Achats, travel, RH, finance, IT... Les directions concernées par ces enjeux sont bien plus variées que ce qu'imaginent bon nombre de sociétés. Beaucoup d'acteurs ne se sentent pas concernés. "Ils ne se rendent pas compte des impacts possibles sur l'entreprise. Par exemple, la mauvaise gestion des collaborateurs au cours d'un scandale portant sur une marque peut être source de mauvaise réputation aux conséquences catastrophiques. Les RH seront sans doute plus sensibles sur l'aspect humain, les acteurs de l'IT le sont en général moins. Il faut donc trouver des arguments pour faire en sorte qu'ils se sentent impliqués. Un sponsor solide en interne est indispensable pour aboutir à une démarche constructive et pérenne sur ce plan", assure Kathleen Stilmant. "Il faut impliquer toutes les personnes : les achats, le travel, l'IT, les RH. La démarche n'est pas compliquée si le soutien et la demande viennent de la direction générale de l'entreprise", confirme Cédric Lefort. Le timing a bien sûr également son importance : "Si on veut vraiment se lancer dans le fond des choses, il faut prendre la problématique sous l'angle du projet de transformation. Si au cours de la même période, un nouvel ERP est eu cours d'implémentation, le moment sera mal choisi", indique Kathleen Stilmant.

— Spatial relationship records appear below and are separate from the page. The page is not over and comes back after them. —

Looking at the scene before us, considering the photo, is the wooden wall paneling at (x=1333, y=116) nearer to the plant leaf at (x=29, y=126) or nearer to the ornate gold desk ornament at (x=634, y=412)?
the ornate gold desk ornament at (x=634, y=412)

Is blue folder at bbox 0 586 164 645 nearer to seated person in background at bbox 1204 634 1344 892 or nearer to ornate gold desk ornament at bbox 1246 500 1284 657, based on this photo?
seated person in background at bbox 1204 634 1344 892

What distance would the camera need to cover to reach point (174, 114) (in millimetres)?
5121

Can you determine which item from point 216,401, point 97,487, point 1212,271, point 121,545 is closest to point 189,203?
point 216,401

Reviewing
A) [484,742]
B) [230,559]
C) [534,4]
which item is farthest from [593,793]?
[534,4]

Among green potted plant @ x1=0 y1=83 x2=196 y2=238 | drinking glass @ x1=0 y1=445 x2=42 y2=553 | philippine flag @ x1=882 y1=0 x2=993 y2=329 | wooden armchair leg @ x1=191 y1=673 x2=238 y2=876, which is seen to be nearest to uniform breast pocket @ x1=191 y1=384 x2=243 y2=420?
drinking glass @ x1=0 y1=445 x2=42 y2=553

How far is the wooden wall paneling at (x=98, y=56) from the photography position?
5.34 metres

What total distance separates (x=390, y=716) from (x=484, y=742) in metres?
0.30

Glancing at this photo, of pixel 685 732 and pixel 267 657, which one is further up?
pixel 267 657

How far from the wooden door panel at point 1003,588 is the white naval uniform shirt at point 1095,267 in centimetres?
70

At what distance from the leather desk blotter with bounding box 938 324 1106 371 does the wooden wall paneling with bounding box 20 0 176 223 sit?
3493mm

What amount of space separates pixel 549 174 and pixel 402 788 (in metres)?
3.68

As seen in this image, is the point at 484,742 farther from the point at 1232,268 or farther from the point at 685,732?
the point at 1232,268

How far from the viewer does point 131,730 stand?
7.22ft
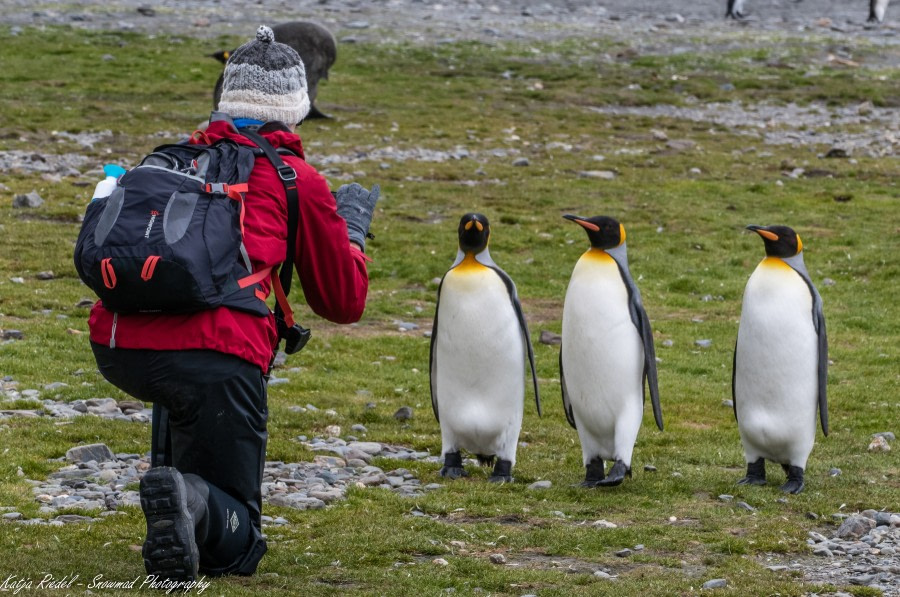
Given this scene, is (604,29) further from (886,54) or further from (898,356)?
(898,356)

L'appui des outils technologiques joue un rôle précieux en facilitant la vie d'un collaborateur, mais aussi en permettant un contrôle suivi en termes d'achats, de notes de frais. Les solutions implémentées doivent être simples, fournir des mises à jour permanentes, avec des systèmes d'approbation rapides. Ils permettent par exemple d'intégrer automatiquement la TVA adaptée aux types de dépenses et aux territoires concernés, ce qui apporte une sécurisation financière.

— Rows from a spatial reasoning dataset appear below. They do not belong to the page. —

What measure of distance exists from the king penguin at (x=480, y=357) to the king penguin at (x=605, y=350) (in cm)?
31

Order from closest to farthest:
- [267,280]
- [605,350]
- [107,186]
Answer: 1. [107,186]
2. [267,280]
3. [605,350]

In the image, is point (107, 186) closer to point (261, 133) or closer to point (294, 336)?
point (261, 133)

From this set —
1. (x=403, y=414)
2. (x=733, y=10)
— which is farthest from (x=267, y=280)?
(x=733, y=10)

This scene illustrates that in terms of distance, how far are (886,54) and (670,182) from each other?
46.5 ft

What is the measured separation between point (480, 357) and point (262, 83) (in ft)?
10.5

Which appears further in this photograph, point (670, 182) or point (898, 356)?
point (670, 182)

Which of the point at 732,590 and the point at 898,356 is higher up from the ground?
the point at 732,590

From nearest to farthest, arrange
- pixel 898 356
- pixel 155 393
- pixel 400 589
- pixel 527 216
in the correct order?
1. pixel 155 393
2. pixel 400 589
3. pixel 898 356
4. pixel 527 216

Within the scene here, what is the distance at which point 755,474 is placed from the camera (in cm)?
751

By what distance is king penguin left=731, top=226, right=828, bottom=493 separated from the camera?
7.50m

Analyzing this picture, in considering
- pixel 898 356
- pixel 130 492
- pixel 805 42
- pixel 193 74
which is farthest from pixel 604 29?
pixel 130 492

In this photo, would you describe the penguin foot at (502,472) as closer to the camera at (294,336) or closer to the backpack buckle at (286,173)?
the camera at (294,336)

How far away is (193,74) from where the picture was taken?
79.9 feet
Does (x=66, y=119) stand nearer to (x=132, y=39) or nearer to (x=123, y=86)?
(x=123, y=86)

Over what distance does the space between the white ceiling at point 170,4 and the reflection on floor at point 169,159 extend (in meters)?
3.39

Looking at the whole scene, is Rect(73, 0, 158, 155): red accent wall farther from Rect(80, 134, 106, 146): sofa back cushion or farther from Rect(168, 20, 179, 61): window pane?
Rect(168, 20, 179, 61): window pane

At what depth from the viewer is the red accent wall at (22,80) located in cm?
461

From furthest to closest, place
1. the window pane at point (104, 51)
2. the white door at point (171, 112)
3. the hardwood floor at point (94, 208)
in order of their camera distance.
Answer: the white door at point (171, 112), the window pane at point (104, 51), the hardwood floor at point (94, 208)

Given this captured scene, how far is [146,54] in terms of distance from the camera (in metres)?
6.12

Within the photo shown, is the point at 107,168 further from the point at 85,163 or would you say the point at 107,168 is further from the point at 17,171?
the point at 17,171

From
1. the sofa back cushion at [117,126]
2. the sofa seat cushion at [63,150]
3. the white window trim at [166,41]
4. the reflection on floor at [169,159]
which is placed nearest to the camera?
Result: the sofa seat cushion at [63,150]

Une tâche à externaliser ?

Pour gérer efficacement un programme de sécurité voyages en tenant compte des évolutions nécessaires, la mobilisation des ressources les plus adaptées représente une question centrale. "Il faut se demander si les ressources internes sont disponibles dans ce but. Une solution peut être l'externalisation de la tâche, ou une approche hybride, avec un responsable dédié qui prend en charge un certain nombre d'aspects, et bénéficie d'une forte assistance de la part d'un prestataire externe. La mise à jour des informations relatives à des pays, des textes est un point contraignant qui demande parfois de mettre sur pied des formations. Souvent, les prestataires allègent la charge du client sur la partie documentation. L'entreprise reste à l'inverse beaucoup plus impliquée sur les volets décisionnels", décrit Kathleen Stilmant. Le prestataire peut être aussi bien l'éditeur d'un outil de réservation en ligne qu'un spécialiste de l'assistance ou un expert sûreté et sécurité.